Duisburg. Dem neuen Museumsdirektor Raimund Stecker ist ein publikumswirksamer Geniestreich gelungen. Er feiert den 100. Geburtstag von Wilhelm Lehmbrucks „Kniender“. Die Skulptur stand jahrzehntelang im Freien und wurde jetzt aus Angst vor Metalldieben ins Haus geholt. Und siehe da, die Besucher strömen zu einer Figur, die sie längst kennen. Sie himmeln sie an. Stecker fand gar zur Eröffnung die passenden Worte, dass auch die Besucher niederknien könnten.

Was ist an dieser Knienden so bezaubernd? Eine Verkündigungsfigur wie aus der Gotik, die jedoch die Beine auf einer schmalen Plinthe (niedriges Fundament) aufgestützt hat? Zitate aus Jugendstil und Antike in den Gesten des Verdeckens von Brust und Scham? Den Blick hat sie gesenkt, so dass niemand in ihre Augen schauen kann. Ihr jugendlicher Körper, ihre graziöse Haltung entzücken. In unserer allzu freizügigen Zeit erstaunt die Keuschheit im Antlitz und im Motiv des Tuchs, das verhüllt und zugleich enthüllt. Und es begeistert die Sinnlichkeit. Derart spitze Brustwarzen kann nur ein Liebender, ein frisch Verheirateter wie Lehmbruck erfassen.
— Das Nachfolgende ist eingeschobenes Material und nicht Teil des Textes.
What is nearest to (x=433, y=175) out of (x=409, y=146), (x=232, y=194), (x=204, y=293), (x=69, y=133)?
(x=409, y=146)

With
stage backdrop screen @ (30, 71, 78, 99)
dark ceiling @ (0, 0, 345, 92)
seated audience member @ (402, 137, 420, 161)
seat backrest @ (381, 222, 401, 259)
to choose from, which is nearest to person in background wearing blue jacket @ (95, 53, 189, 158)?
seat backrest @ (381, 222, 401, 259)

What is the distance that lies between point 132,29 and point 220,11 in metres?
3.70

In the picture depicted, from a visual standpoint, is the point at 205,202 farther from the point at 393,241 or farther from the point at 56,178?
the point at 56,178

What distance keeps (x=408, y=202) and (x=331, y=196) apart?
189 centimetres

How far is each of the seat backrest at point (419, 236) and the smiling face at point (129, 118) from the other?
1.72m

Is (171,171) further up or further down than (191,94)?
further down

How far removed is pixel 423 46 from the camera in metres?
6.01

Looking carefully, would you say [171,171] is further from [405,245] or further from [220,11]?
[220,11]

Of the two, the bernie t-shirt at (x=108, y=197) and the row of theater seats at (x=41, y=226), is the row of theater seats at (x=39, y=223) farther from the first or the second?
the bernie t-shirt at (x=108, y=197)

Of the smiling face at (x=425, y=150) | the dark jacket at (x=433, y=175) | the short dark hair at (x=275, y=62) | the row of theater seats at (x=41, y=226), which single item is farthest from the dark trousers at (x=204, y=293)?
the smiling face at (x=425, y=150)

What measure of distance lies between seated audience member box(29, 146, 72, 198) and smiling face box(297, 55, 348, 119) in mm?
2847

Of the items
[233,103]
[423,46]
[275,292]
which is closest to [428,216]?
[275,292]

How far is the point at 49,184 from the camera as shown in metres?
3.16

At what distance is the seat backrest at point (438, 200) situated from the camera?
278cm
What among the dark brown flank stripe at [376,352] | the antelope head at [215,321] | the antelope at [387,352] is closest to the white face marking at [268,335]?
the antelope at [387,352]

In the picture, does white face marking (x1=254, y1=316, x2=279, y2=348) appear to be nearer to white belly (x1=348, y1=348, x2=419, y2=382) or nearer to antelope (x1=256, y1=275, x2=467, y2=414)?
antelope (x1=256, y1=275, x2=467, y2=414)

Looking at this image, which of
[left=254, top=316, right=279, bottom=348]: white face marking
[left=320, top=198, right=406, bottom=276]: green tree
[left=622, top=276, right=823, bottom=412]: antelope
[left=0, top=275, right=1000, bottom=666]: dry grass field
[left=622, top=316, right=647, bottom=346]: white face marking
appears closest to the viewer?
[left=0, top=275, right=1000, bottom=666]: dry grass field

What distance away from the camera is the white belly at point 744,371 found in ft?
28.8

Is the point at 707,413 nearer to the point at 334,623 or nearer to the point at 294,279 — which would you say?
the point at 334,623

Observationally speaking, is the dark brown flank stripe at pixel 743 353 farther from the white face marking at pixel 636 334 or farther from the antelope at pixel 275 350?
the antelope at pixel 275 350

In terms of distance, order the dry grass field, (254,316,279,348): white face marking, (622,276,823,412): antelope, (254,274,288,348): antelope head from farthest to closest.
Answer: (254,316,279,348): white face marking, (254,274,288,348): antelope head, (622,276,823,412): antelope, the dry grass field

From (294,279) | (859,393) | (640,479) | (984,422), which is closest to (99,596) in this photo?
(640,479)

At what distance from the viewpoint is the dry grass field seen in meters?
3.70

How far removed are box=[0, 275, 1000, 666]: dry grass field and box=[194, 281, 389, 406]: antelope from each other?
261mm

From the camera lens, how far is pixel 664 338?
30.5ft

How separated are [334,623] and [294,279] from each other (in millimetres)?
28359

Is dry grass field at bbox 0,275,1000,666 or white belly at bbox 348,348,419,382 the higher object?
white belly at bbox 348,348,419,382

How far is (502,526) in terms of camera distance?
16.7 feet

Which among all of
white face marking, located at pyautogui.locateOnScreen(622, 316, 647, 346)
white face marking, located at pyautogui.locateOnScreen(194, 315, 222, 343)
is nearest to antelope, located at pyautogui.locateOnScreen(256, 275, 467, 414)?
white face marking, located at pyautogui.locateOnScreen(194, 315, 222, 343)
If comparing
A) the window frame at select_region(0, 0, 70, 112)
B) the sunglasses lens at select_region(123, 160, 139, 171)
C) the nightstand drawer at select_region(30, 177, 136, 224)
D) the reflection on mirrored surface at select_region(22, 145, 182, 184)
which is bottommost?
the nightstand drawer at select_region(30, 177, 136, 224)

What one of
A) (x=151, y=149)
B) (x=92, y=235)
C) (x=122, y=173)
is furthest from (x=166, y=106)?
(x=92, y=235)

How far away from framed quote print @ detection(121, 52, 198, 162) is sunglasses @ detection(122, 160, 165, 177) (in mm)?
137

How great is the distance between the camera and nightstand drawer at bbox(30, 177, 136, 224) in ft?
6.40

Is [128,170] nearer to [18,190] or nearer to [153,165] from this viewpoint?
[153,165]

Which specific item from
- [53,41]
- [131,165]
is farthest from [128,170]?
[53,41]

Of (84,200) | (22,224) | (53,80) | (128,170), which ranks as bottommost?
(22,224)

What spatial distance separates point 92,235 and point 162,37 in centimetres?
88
Die Ausstellung, die von der hauseigenen Kuratorin Marion Bornscheuer betreut wird, ist glanzvoll aus einem anderen Grund. Sie lässt die Heroen der Bildhauerei aus Paris um 1900 Revue passieren. Sie beginnt mit dem Schädel von Constantin Meunier, einem plastischen Meisterwerk von 1893. Sie zeigt George Minnes „Knienden Jüngling“ vom Knabenbrunnen im Folkwang-Museum, dessen klar strukturierte Rückenpartie die Formen des späteren Lyonel Feininger vorausnimmt. Minne war einer der Ersten, der mit den langen Beinen einer Figur kurzen Prozess machte, indem er den männlichen Akt knien ließ. Was herauskommt, wenn man dünne, staksige Männer stehend belässt, zeigt Lehmbruck in früheren Figuren: Sie langweilen fast.

Ein Höhepunkt der Schau ist Constantin Brancusis Grabmalfigur. Der rumänisch-französische Bildhauer war Lehmbrucks Nachbar in Paris. Er lässt seine Trauernde nach vorn kippen und sorgt für eine spannungsvolle Balance in der Körperhaltung. Mit dieser Figur von 1907 begann sein individueller Stil im Übergang von der Figur in die Abstraktion.